The service fee is a deduction applied to the driver's earnings depending on the vehicle they drive. If a driver's earnings are under the minimum fee (before the service fee is applied), it will be topped up to this amount before the service fee is deducted. Using this model, if a driver made a delivery in London, 1 mile away from the restaurant, they would earn £4 (£1.40 + £1.50 + £1.10). If they used a car to make the delivery, 25% would be deducted, leaving them with £3 of earnings.


Gig economy pay structures are a worldwide issue however, earlier this year TikTok user Riley Eliot released a video detailing the negatives of working with Uber Eats and DoorDash. One of the most prominent factors was the reliance on tips to be able to get by.



Riley lists multiple periods of homelessness, trouble sleeping and struggling to afford food due to his low income working for Uber Eats and DoorDash. Uber Eats and DoorDash aren't the only takeaway delivery services guilty of using a gig economy structure; most mainstream takeaway services do.

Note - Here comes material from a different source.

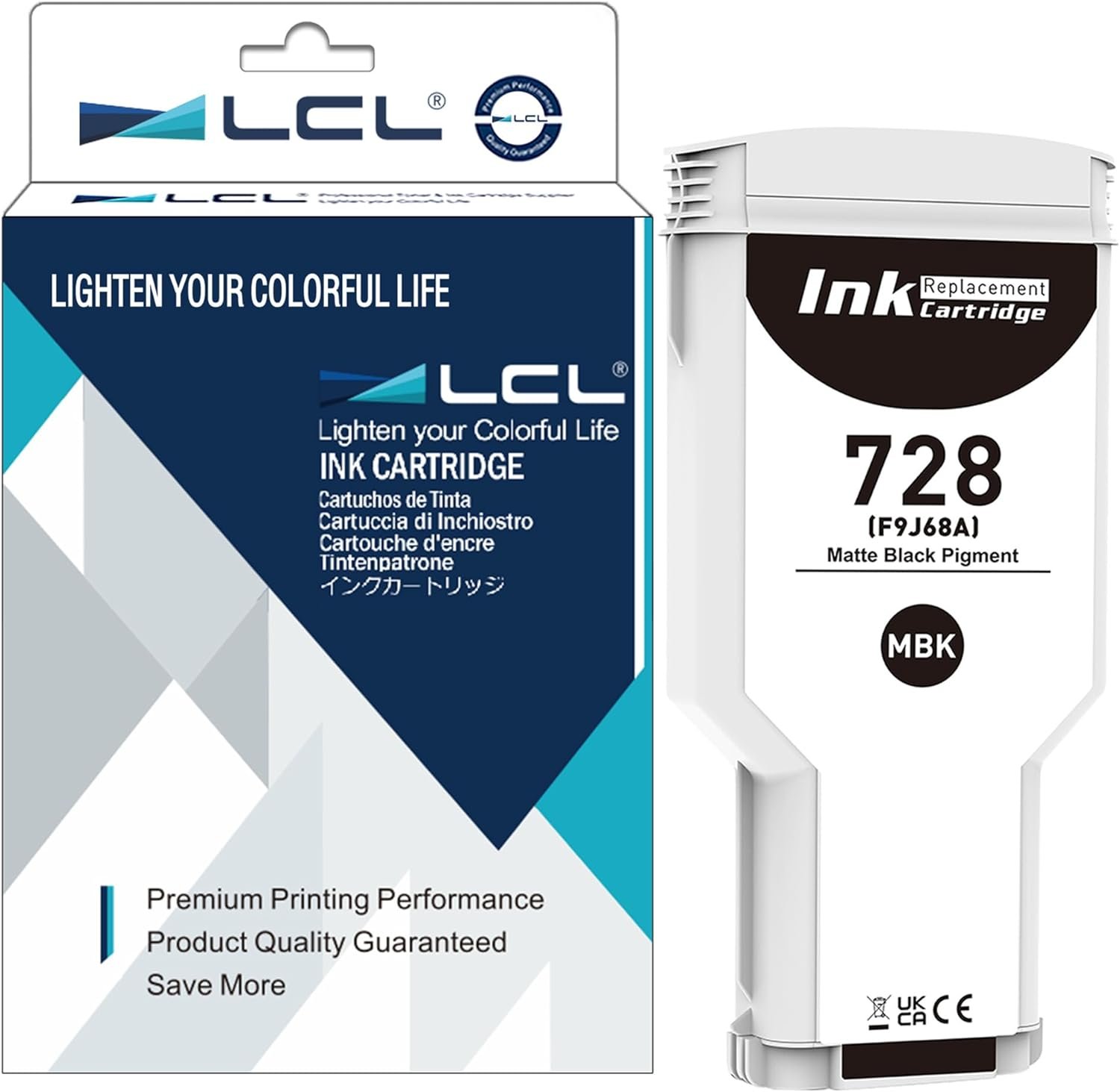 LCL Compatible with HP 728 Matte Black 300-ml Ink Cartridge (F9J68A) Replacement for HP DesignJet T830 MFP & T730 Large Format Plotter Printers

How Can You Buy Ethically?

The situation that gig economy workers find themselves in is tough, and it's even tougher to know how to help as a consumer. Some people are boycotting apps and services that use a gig economy structure to put financial pressure on them to reform. You can do this by buying directly from takeaway store websites and sticking to takeaway services that employ their own delivery drivers (and pay them a fair wage!). Another option is to make sure you tip your delivery drivers to increase their wages, but this will also play into the corporation's hands by not applying pressure to reform… Lastly, you can start or support petitions for the UK government to grant these workers more rights like the right to a minimum wage and holidays. Some progress has already been made in this regard as Uber (taxi) drivers in the UK have been classed as workers rather than independent contractors, making them entitled to holiday pay, paid rest breaks and the national minimum wage. Unfortunately, Uber Eats delivery drivers are not included. Hopefully, this result will put pressure on the takeaway delivery app sector to follow in Uber (taxi's) footsteps.